● Exercise instructions
Reproduce verbatim the portion of the IL23R abstract that starts at the words "Background: IL23 receptor" and ends after the words "an AS cohort.".

Background: IL23 receptor (IL23R) binding by IL23 is required for the maturation of CD4+ cells into Th17 cells and subsequent generation of IL17A and TNF. As IL23R variations contribute to AS susceptibility, we investigated the effect of IL23R variants on cytokine levels and disease measures in an AS cohort.
Methods: This was a cross-sectional study of AS patients (n = 334, 90% B27+, age 45 years). IL23R genotyping for three non-synonymous single-nucleotide polymorphisms (rs11209026, protective allele A; rs10489629, protective allele A; and rs11209032, risk allele A) was done by Taqman RT-PCR. IL23, IL17A, TNF and IL6 concentrations were determined by sandwich ELISA. Genotypic associations were analysed with non-parametric methods.
Results: Twenty-two AS patients (6.6%) carried the protective rs11209026 A allele, whereas 206 (61.7%) carried the rs11209032A risk allele (P = 0.03). Two patients homozygous for rs11209026A had late onset, no co-morbidity and undetectable cytokine levels. IL23R genotypes and five common haplotypes were unrelated with age at onset, BASFI or co-morbidity (all P >0.2). There was no overall difference in the concentration of IL17A (184 vs 233 pg/ml, P > 0.2) or IL23 (276 vs 262 pg/ml, P > 0.4) between AS patients and controls, but a global haplotype association (P = 0.01) was observed for IL23 concentrations.
Conclusion: Homozygosity for rs11209026A is rare in AS patients, but may ameliorate the clinical presentation. IL17A and IL23 levels are similar in controls and AS patients. IL23R variants influence IL23 levels but not IL17A levels in AS patients, suggesting that IL23R impacts more on cell types other than Th17 cells.

● Extracted data
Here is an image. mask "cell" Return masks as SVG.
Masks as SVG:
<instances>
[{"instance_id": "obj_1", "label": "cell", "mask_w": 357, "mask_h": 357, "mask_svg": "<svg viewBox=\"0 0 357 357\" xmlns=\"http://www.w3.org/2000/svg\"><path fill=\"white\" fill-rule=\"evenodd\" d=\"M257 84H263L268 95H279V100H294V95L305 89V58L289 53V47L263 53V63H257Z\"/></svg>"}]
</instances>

● Final answer
Background: IL23 receptor (IL23R) binding by IL23 is required for the maturation of CD4+ cells into Th17 cells and subsequent generation of IL17A and TNF. As IL23R variations contribute to AS susceptibility, we investigated the effect of IL23R variants on cytokine levels and disease measures in an AS cohort.